There are other posts we could write about the after-effects. I remember an incredible euphoria for a few months followed by an odd depression that others told me was somewhat common. Kind of like, "Oh, gee, now what?"

The thing about the tenure process and the job search is that the same analytical and critical skills that got us this far are the same ones that will drive us crazy as we over-scrutinize everything.

4. Nels P. Highberg - January 26, 2010 at 12:31 pm

Jennifer, I think the stigma definitely varies. Most people I told were great about it. Most of them were either also in therapy or had been. But there were a couple of people who did seem stunned and unsure how to respond, which is further proof that those of us who can talk about it should talk about it.

5. Kristin Arola - January 26, 2010 at 06:09 pm

God bless ya'll. Sometimes I feel like a middle-class whiner for bitching so much about the tenure process, but then I realize it's having material consequences on my life, relationships, ability to feel joy, etc. I hope to someday write a reflective piece on how I got tenure.
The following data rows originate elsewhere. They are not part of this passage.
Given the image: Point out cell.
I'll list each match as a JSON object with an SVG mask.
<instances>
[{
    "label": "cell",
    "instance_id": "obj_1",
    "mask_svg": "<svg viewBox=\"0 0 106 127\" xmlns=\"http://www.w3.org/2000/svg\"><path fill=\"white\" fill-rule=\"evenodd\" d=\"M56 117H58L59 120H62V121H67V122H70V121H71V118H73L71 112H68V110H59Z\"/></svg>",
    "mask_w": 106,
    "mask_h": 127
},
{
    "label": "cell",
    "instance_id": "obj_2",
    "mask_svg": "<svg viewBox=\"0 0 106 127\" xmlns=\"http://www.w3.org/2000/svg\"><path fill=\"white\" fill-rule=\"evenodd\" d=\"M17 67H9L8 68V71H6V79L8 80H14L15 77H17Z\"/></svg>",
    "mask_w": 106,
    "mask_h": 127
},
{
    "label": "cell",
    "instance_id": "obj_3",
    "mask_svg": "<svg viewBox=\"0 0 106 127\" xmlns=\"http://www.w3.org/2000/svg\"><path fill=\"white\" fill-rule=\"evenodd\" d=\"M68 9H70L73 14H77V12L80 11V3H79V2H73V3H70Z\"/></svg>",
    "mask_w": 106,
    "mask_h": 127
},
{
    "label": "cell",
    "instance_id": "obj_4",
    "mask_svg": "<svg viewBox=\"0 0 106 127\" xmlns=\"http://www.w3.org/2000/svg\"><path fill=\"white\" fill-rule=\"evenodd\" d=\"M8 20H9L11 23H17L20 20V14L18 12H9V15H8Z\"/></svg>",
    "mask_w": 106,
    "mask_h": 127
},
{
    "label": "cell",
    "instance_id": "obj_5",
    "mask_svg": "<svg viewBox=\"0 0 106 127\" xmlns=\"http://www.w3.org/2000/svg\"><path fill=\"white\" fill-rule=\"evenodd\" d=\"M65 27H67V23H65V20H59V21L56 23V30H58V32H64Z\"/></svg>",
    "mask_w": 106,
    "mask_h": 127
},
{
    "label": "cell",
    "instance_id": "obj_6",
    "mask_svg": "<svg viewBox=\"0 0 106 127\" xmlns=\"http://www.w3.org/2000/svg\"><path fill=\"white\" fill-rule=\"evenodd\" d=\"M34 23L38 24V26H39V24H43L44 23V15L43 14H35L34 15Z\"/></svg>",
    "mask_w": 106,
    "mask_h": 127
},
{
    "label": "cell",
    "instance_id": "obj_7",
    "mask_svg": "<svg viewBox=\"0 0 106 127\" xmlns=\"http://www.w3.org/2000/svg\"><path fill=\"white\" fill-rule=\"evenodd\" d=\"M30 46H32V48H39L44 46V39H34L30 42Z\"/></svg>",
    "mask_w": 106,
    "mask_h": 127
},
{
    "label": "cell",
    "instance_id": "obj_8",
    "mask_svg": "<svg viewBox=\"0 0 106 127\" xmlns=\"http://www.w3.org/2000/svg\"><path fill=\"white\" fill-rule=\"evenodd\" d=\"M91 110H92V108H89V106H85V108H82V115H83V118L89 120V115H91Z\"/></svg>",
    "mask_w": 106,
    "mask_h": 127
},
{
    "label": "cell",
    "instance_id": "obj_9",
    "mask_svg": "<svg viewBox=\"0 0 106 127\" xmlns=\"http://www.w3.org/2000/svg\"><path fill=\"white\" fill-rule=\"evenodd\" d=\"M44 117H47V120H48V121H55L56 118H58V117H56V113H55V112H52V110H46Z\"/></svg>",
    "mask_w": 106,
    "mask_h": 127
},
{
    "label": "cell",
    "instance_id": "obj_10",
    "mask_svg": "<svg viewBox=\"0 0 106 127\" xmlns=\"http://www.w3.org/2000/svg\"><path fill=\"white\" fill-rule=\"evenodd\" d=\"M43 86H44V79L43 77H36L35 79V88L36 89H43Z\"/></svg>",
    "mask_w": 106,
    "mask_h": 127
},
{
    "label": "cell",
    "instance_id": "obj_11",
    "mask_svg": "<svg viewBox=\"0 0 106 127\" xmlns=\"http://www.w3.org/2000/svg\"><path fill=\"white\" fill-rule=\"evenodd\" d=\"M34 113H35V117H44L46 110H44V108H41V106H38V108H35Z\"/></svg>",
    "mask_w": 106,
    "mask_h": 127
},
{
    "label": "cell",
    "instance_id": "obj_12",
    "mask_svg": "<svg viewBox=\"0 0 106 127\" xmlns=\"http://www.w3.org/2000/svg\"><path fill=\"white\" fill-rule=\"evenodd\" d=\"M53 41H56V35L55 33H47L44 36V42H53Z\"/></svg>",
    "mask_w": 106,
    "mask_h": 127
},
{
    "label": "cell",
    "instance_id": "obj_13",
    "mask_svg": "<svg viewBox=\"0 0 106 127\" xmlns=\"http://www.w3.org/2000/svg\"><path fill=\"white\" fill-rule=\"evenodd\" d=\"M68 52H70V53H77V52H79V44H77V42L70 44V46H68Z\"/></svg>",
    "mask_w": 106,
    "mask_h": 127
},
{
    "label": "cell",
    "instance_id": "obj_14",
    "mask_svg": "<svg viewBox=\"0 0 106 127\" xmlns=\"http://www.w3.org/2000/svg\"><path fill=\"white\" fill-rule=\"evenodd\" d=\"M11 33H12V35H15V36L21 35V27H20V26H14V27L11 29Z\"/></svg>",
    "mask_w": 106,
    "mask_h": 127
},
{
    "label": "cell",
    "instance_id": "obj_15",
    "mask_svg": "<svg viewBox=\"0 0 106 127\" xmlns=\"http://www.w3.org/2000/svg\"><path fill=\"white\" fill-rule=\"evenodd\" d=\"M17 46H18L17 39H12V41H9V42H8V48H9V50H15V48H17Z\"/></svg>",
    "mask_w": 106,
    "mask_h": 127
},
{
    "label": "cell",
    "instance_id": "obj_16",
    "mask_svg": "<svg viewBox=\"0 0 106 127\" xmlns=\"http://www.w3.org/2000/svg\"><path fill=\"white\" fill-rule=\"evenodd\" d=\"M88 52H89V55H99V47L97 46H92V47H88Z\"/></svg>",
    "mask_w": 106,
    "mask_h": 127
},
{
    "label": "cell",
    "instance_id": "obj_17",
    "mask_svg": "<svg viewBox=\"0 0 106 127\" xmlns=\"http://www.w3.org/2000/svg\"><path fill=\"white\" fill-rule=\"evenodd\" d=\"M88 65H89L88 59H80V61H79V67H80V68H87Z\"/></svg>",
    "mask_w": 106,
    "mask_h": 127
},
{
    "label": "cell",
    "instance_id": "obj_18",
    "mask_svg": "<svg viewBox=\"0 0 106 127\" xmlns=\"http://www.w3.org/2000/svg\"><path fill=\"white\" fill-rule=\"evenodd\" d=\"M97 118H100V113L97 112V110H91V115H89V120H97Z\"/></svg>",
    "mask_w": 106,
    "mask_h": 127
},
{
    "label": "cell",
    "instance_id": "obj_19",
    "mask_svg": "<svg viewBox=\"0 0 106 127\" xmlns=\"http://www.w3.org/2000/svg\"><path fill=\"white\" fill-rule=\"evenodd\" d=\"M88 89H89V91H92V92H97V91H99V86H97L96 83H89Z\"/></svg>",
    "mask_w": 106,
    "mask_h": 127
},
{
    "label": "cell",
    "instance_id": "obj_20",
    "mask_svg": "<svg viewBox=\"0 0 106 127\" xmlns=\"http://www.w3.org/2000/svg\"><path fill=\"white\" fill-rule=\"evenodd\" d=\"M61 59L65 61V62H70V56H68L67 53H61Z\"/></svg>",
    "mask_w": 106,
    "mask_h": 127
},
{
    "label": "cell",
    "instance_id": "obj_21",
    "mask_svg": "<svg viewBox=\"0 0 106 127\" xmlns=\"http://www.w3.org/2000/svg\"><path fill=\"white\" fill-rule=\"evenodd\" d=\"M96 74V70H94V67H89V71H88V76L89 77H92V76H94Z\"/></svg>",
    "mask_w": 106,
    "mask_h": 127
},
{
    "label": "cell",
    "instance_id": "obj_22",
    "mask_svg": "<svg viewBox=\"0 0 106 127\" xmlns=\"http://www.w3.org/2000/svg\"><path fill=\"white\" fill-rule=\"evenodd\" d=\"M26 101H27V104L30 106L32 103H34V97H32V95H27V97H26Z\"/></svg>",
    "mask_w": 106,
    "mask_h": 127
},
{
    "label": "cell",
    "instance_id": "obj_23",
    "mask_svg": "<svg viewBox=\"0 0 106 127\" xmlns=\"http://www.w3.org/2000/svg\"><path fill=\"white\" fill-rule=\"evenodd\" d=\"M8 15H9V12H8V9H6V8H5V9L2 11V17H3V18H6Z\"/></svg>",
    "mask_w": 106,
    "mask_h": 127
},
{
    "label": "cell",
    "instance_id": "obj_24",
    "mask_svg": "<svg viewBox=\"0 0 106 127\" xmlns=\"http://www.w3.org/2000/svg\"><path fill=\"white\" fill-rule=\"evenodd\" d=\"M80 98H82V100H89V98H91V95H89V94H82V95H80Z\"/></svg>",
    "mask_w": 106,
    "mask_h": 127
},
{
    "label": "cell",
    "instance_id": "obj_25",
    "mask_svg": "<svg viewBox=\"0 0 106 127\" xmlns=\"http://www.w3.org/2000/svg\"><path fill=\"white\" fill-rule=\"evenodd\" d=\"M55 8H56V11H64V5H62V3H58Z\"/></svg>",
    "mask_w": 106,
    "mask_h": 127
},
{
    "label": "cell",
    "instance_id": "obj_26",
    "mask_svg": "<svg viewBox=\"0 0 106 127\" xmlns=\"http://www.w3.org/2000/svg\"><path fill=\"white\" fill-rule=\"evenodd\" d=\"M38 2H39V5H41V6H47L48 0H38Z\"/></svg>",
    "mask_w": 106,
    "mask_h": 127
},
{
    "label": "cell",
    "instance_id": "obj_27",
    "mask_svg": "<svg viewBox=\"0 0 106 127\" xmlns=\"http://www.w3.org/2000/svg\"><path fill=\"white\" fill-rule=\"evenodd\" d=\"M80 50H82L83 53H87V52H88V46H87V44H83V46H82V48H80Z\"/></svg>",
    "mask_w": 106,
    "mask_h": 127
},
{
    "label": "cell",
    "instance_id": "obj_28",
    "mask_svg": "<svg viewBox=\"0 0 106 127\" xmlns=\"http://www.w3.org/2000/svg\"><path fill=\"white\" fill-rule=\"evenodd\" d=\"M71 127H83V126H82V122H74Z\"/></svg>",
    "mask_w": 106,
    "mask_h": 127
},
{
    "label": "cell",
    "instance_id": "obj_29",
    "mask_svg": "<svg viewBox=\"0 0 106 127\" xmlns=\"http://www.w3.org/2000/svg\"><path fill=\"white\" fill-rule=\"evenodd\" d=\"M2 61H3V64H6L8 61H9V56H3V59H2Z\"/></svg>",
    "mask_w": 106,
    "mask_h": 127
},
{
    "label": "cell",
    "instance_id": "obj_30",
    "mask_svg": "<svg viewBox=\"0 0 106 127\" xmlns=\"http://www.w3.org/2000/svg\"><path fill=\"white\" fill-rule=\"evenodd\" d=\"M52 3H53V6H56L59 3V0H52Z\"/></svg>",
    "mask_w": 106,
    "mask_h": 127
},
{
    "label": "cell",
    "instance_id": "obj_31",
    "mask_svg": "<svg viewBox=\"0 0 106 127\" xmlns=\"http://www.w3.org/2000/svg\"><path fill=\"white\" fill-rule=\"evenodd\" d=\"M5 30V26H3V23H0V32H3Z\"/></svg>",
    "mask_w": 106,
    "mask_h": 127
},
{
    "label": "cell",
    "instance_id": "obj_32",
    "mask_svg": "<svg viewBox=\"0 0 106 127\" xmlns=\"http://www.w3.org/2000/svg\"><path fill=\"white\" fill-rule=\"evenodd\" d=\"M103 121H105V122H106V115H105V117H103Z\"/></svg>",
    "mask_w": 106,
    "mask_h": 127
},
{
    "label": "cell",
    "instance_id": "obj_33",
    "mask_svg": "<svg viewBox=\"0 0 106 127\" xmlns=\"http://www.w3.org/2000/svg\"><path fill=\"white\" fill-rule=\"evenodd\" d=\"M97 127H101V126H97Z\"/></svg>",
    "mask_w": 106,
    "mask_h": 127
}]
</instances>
For now, I'll just trust that it's supposed to be hard and try to stop imaging how joyful my life would be if I had a 9-5 job (I can chart how I'm feeling about the process with how often I visit Monster in a week) and/or lived off the land. And, yes, I have a fabulous therapist but still, my nights are filled w/ anxiety dreams. This process is a bitch.

6. Nels - January 27, 2010 at 12:41 pm

Kristin, I did that, too! I was reading job ads for the kinds of non-academic jobs I applied for when I first went on the job market. I wanted to be ready to leave if I didn't get it. The process is horrible, and you're not alone.